Cooperativa 3/5

A las 9 de la mañana, una enfermera tocó en la puerta:

-¿Puedo pasar? Vengo de cuneros. Traigo a su hijo.
-¡Hijo!

Entonces entró Tere empujando un carrito de servicio. En la plataforma de arriba, un mini ser humano enrollado como burrito dormía en paz.

-Algunas indicaciones: el bebé está muy bien así que no hay nada de qué preocuparse. Ya le dimos de comer y se quedó dormido. Estoy en la extensión 1422 para cualquier cosa.
-Okok, muchas gracias. Pregunta: ¿qué onda con la cambiada?
-¿De pañal? Ya lo acabamos de cambiar.
-Okok… bueno. Gracias.

Y se fue. Luego se hizo un silencio.

Recién cocinado

Pagaría por ver esos siguientes minutos en video: dos tipos observando a un tercero, pero pequeño. Especialmente, me gustaría ver nuestras caras. Y más en concreto, qué más reflejaban además de cansancio.

Vivi seguía aturdida pero me pidió que le acercara el carrito con la personita:

-Está diminuto. Y qué risa que lo envolvieron como a un taquito.

Lo vimos por varios minutos y dijimos que ni nos atrevíamos a cargarlo: se veía en demasiada paz.

Luego nos pudimos a hablar sobre quién iría a lo largo del día. Le pregunté a Vivi que cómo se sentía y me dijo que tenía algo de náusea. Nos olvidamos del bebé.

Pero al ratito nuestro hijo se despertó: lo notamos porque empezó a hacer ruido y a moverse.
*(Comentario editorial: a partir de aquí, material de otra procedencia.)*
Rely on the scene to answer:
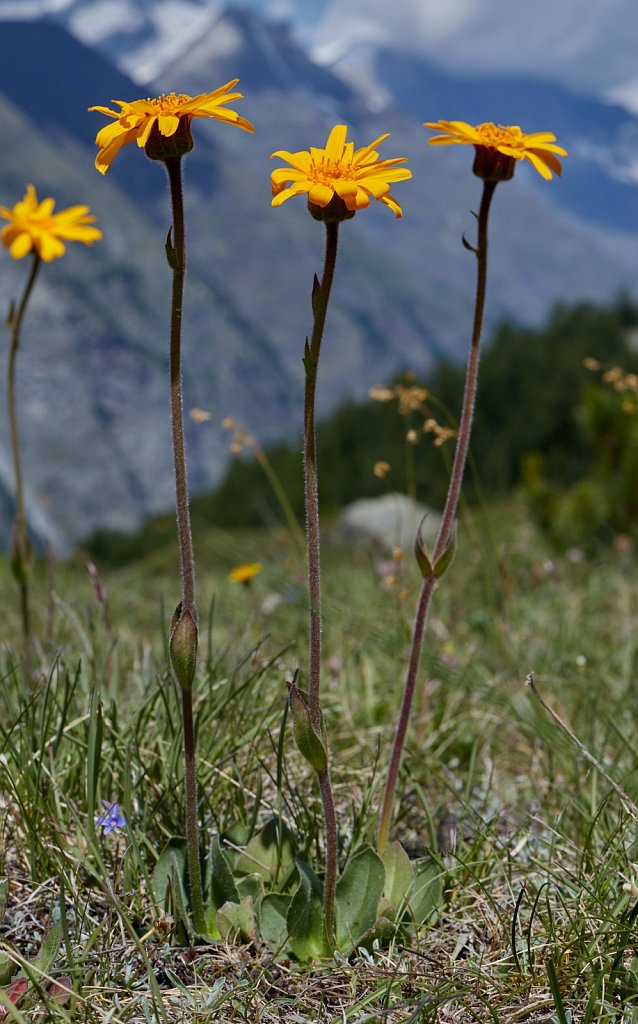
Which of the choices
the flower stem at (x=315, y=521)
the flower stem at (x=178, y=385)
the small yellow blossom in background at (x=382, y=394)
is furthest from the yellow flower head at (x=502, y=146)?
the small yellow blossom in background at (x=382, y=394)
Me acerqué y le dije cosas -seguramente sin sentido- sin ningún efecto. Eventualmente, la cara del dude se arrugó hasta convertirse en un gesto de sufrimiento. Entonces abrió la boca y…

-Waaaaaaaaaa

Sentí como si me hubieran llegado 2000 mensajes de whatsapp, 39 llamadas, 400 mails al mismo tiempo, y como si el foquito rojo de la Blackberry se hubiera encendido miles de veces en 1 segundo, y como si toda la pobreza del mundo se me hubiera presentado frente a mí, y como si me hubiera quedado sin gasolina en camino a una junta importantísima. En resumen: sentí muchísima ansiedad y frustración porque sabía que YO era el responsable de resolver eso.

Era la primera vez que mi hijo me pedía ayuda y lo sentí de muchas formas -todas ellas profundas-.

Marqué torpemente al 1422 y le dije a Tere que

-¡El bebé está llorando!
-Puede ser que tenga hambre.
-¿Ajá?
-¿Ajá?
-¿Osea?
-Denle de comer. A ver, voy para allá.
-¡Por favor! ¡Rápido!
-Waaaaaaa waaaaa WAAAAAAAAAAAAAAAAAAAAAA

Entonces salí corriendo a buscar a una enfermera (además de que Tere ya venía en camino). En mi cabeza, mi hijo se estaba muriendo.

Como UN MILLÓN DE AÑOS DESPUÉS llegó Tere.

-¿Qué pasa?
-¡EL BEBÉ ESTÁ LLORANDO!
-¿Le dieron de comer?
-Mmm no.

No podíamos preguntar ‘¿cómo le damos de comer?’ porque técnicamente ya sabíamos, pero no experiencialmente.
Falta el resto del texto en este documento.